··· Trecho ···

Nossa próxima personagem é Sanabel, moradora do campo de refugiados de Daheishe, a quinze minutos de Jerusalém, já dentro dos Territórios Palestinos, na Cisjordânia. Neste campo moram refugiados e seus descendentes, filhos, netos e bisnetos, da guerra de independência de Israel em 1948 (que os palestinos chamam de “nakba”, ou “catástrofe”) quando tem início o êxodo de palestinos que habitavam parte do que hoje é território israelense.
Sanabel diz, logo de início, que “os judeus nos expulsaram e nos colocaram neste campo”. Seu pai dela é jornalista e um dos líderes da Frente Popular pela Libertação da Palestina, facção política que se opõe ao processo de paz. Está preso há dois anos, embora nenhuma acusação tenha sido feita e sem julgamento ainda.

···

Exercício escrito 1 :: Nos registros, da linha que contém "Apparently boots are" até a última linha deles, troque "Point them out" por "Mark them" e reproduza essas linhas sem nenhuma outra alteração.

··· Material extraído ···

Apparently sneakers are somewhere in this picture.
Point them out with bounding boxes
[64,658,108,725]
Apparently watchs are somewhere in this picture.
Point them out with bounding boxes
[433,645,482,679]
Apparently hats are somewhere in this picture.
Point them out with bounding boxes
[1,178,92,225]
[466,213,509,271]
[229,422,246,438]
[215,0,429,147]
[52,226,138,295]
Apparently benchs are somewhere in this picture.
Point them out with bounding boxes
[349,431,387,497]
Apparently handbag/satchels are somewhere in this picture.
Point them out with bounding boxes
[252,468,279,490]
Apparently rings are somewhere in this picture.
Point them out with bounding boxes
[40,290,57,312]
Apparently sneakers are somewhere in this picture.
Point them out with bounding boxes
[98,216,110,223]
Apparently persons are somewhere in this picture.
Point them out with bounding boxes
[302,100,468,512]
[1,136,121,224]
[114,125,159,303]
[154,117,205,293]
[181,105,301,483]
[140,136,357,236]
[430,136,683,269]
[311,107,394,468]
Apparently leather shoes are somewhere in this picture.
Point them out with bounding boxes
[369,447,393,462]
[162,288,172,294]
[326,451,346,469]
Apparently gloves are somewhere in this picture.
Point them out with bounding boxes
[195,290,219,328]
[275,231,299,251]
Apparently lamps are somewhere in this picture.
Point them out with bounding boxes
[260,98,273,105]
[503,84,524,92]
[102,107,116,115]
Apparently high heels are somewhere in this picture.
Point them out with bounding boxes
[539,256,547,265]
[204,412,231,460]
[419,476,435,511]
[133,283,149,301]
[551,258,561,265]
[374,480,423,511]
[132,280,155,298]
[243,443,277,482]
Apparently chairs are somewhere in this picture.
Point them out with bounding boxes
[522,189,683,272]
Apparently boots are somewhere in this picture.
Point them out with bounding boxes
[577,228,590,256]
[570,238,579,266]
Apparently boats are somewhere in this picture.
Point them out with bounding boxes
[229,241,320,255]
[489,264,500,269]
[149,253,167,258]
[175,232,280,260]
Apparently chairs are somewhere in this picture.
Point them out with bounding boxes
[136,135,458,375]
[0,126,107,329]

···

Exercício escrito 2 :: De acordo com o trecho sobre Sanabel, há quanto tempo o pai dela está preso?

Resposta esperada 1 ::
Apparently boots are somewhere in this picture.
Mark them with bounding boxes
[577,228,590,256]
[570,238,579,266]
Apparently boats are somewhere in this picture.
Mark them with bounding boxes
[229,241,320,255]
[489,264,500,269]
[149,253,167,258]
[175,232,280,260]
Apparently chairs are somewhere in this picture.
Mark them with bounding boxes
[136,135,458,375]
[0,126,107,329]

Resposta esperada 2 :: Há dois anos.